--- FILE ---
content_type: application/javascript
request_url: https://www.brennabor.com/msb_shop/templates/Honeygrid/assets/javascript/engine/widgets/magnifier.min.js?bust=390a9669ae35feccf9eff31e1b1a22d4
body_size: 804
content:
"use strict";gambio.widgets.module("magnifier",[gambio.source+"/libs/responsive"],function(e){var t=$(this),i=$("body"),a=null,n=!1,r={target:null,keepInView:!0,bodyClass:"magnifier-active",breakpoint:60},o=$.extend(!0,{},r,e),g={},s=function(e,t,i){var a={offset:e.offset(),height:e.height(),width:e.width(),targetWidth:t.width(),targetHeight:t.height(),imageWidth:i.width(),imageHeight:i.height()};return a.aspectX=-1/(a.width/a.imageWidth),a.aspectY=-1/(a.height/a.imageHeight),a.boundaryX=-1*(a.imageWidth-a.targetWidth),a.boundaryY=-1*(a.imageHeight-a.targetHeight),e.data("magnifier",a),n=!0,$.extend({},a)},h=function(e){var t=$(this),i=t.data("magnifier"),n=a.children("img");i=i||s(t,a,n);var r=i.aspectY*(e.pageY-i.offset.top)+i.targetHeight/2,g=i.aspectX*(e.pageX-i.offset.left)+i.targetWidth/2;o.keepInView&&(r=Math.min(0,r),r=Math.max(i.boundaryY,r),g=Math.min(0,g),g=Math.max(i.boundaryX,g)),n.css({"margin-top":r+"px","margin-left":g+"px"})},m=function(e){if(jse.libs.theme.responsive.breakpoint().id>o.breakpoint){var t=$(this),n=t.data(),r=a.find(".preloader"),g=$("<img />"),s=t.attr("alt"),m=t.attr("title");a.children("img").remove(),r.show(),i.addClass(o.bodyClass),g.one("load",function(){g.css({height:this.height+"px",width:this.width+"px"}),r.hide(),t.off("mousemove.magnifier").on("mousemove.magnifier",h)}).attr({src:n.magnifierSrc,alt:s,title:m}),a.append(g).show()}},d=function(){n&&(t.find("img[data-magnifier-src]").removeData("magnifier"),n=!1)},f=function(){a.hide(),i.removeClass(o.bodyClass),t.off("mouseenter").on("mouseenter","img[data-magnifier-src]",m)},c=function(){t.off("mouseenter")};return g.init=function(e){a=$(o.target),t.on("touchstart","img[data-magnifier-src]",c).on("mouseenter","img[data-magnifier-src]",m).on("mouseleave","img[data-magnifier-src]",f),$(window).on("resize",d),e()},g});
========================
Problem requirements => Give every entry once more, exactly as it reads.

Result for this exercise =>
--- FILE ---
content_type: application/javascript
request_url: https://www.brennabor.com/msb_shop/templates/Honeygrid/assets/javascript/engine/widgets/magnifier.min.js?bust=390a9669ae35feccf9eff31e1b1a22d4
body_size: 804
content:
"use strict";gambio.widgets.module("magnifier",[gambio.source+"/libs/responsive"],function(e){var t=$(this),i=$("body"),a=null,n=!1,r={target:null,keepInView:!0,bodyClass:"magnifier-active",breakpoint:60},o=$.extend(!0,{},r,e),g={},s=function(e,t,i){var a={offset:e.offset(),height:e.height(),width:e.width(),targetWidth:t.width(),targetHeight:t.height(),imageWidth:i.width(),imageHeight:i.height()};return a.aspectX=-1/(a.width/a.imageWidth),a.aspectY=-1/(a.height/a.imageHeight),a.boundaryX=-1*(a.imageWidth-a.targetWidth),a.boundaryY=-1*(a.imageHeight-a.targetHeight),e.data("magnifier",a),n=!0,$.extend({},a)},h=function(e){var t=$(this),i=t.data("magnifier"),n=a.children("img");i=i||s(t,a,n);var r=i.aspectY*(e.pageY-i.offset.top)+i.targetHeight/2,g=i.aspectX*(e.pageX-i.offset.left)+i.targetWidth/2;o.keepInView&&(r=Math.min(0,r),r=Math.max(i.boundaryY,r),g=Math.min(0,g),g=Math.max(i.boundaryX,g)),n.css({"margin-top":r+"px","margin-left":g+"px"})},m=function(e){if(jse.libs.theme.responsive.breakpoint().id>o.breakpoint){var t=$(this),n=t.data(),r=a.find(".preloader"),g=$("<img />"),s=t.attr("alt"),m=t.attr("title");a.children("img").remove(),r.show(),i.addClass(o.bodyClass),g.one("load",function(){g.css({height:this.height+"px",width:this.width+"px"}),r.hide(),t.off("mousemove.magnifier").on("mousemove.magnifier",h)}).attr({src:n.magnifierSrc,alt:s,title:m}),a.append(g).show()}},d=function(){n&&(t.find("img[data-magnifier-src]").removeData("magnifier"),n=!1)},f=function(){a.hide(),i.removeClass(o.bodyClass),t.off("mouseenter").on("mouseenter","img[data-magnifier-src]",m)},c=function(){t.off("mouseenter")};return g.init=function(e){a=$(o.target),t.on("touchstart","img[data-magnifier-src]",c).on("mouseenter","img[data-magnifier-src]",m).on("mouseleave","img[data-magnifier-src]",f),$(window).on("resize",d),e()},g});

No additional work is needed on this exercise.